AI is NOT 'just' 'unhautorized' 'plagiarism'
- 'just' is plain wrong
- 'unhautorized' is debatable
- 'plagiarism' is mostly/often wrong
and just in case: plagiarism: “Presenting work or ideas from another source as your own, with or without consent of the original author, by incorporating it into your work without full acknowledgement.
edit: and sure, sometimes it is
AI is human knowledge at scale, wanting to be free.
We built it, because we as humans intrinsically know that information should be free - always - and AI is a way to accomplish this, finally.
Extrinsically, we also have a subset of humans who do not want information to be free, because they desire to profit from the divide between free/non-free information.
I have been thinking a lot about Aaron Schwartz lately, and how un-just it is that he was persecuted for doing something that is so commonplace now, it is practically expected behaviour in the AI/ML realms. If he hadn't been targetted for elimination, I wonder just how well his ethos would have perpetuated into the AI age ..
> We built it, because we as humans intrinsically know that information should be free
I don't know if this statement is more stupid or naive ..
I could say the same of your position, honestly. Stupid, naive - or maybe just plain ignorant.
If humans didn't want information to be free, there wouldn't be so much free information.
Or did you not notice?
Current crop of AI is not free in the slightest. Open weight models are not free as in liberty and neither is the training data.
s/free/owned by a billion dollar megacorp/
(AI output is very much not free in the resource consumption sense!)

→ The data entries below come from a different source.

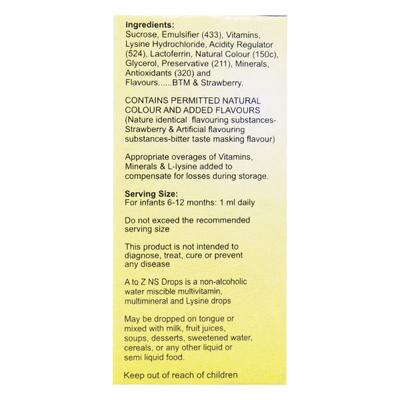 Ingredients:
Sucrose, Emulsifier (433), Vitamins, Lysine Hydrochloride, Acidity Regulator (524), Lactoferrin, Natural Colour (150c), Glycerol, Preservative (211), Minerals, Antioxidants (320) and Flavours......BTM & Strawberry.

CONTAINS PERMITTED NATURAL COLOUR AND ADDED FLAVOURS (Nature identical flavouring substances-Strawberry & Artificial flavouring substances-bitter taste masking flavour)

Appropriate overages of Vitamins, Minerals & L-lysine added to compensate for losses during storage.

Serving Size:
For infants 6-12 months: 1 ml daily

Do not exceed the recommended serving size

This product is not intended to diagnose, treat, cure or prevent any disease

A to Z NS Drops is a non-alcoholic water miscible multivitamin, multimineral and Lysine drops

May be dropped on tongue or mixed with milk, fruit juices, soups, desserts, sweetened water, cereals, or any other liquid or semi liquid food.

Keep out of reach of children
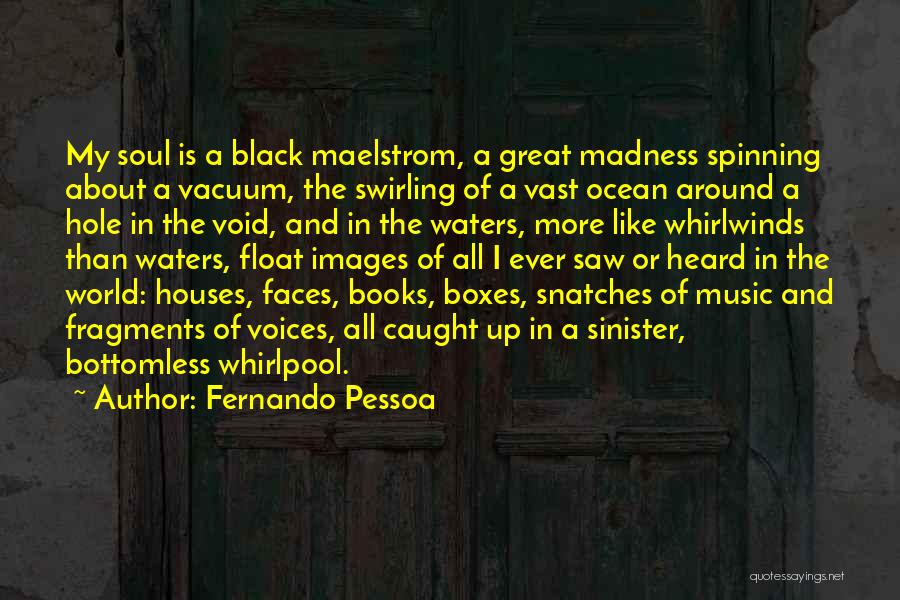 My soul is a black maelstrom, a great madness spinning about a vacuum, the swirling of a vast ocean around a hole in the void, and in the waters, more like whirlwinds than waters, float images of all I ever saw or heard in the world: houses, faces, books, boxes, snatches of music and fragments of voices, all caught up in a sinister, bottomless whirlpool.

~ Author: Fernando Pessoa

quotessayings.net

Most resources are free until some company comes along and puts its brand on them.
(Disclaimer: I only use free AI and will never pay for it. I think there is a growing segment of folks who agree with this sentiment, also ..)

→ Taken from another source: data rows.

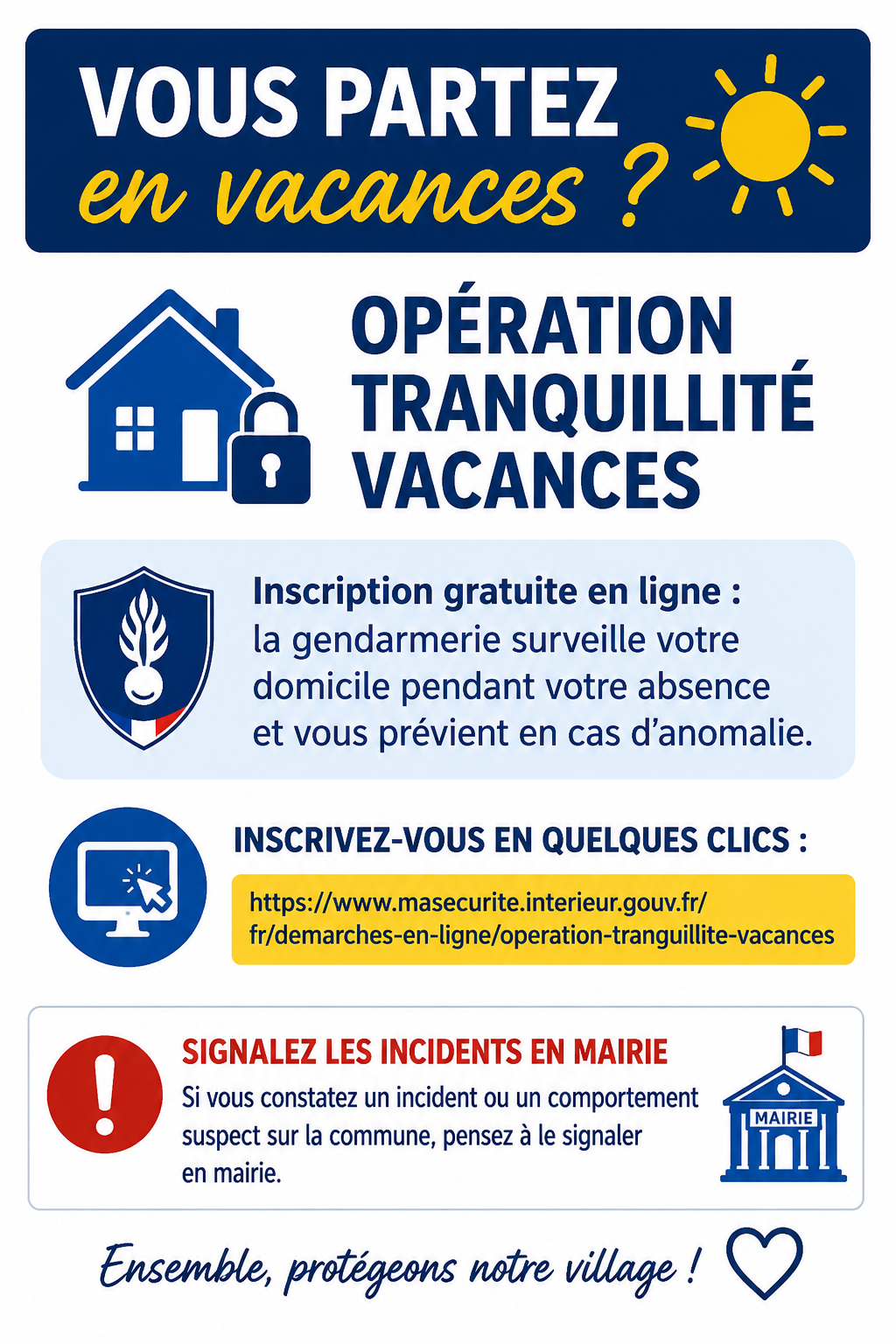 VOUS PARTEZ
en vacances ?

OPÉRATION TRANQUILLITÉ VACANCES

Inscription gratuite en ligne : la gendarmerie surveille votre domicile pendant votre absence et vous prévient en cas d'anomalie.

INSCRIVEZ-VOUS EN QUELQUES CLICS :

https://www.masecurite.interieur.gouv.fr/fr/demarches-en-ligne/operation-tranguillite-vacances

SIGNALEZ LES INCIDENTS EN MAIRIE

Si vous constatez un incident ou un comportement suspect sur la commune, pensez à le signaler en mairie.

MAIRIE

Ensemble, protégeons notre village !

I agree with this sentiment. But as a community, this is hated because it impacts people's wages.
It's the negative short term outlook of something that may be positive long term
Sure, it could be positive in some distant future utopia.
But the short-term impacts here and now are really, really bad. People are getting hurt (through water consumption, vibe-coded security disasters, IP theft, data center pollution, loss of job security and therefore healthcare, LLM psychosis, inability to find reliable information, etc.) We're not actually obligated to sacrifice these people on the altar of "progress". We can slow down! When our society is capable of even somewhat protecting us from these harms, then maybe I'll stop being an LLM hater.
It's not hated because it impacts people's wages, although that perhaps factors into the hate. It's hated because AI is not a public good. The LLMS today are owned by megacorporations who harvested a public good for private gain.
This is not some altruistic entity striving for the betterment of humankind. Practically nothing that comes out of the techbro culture is. This is pure and simple greed and the chances that AI can be a vehicle of altruism when it is owned by megacorps is basically zero.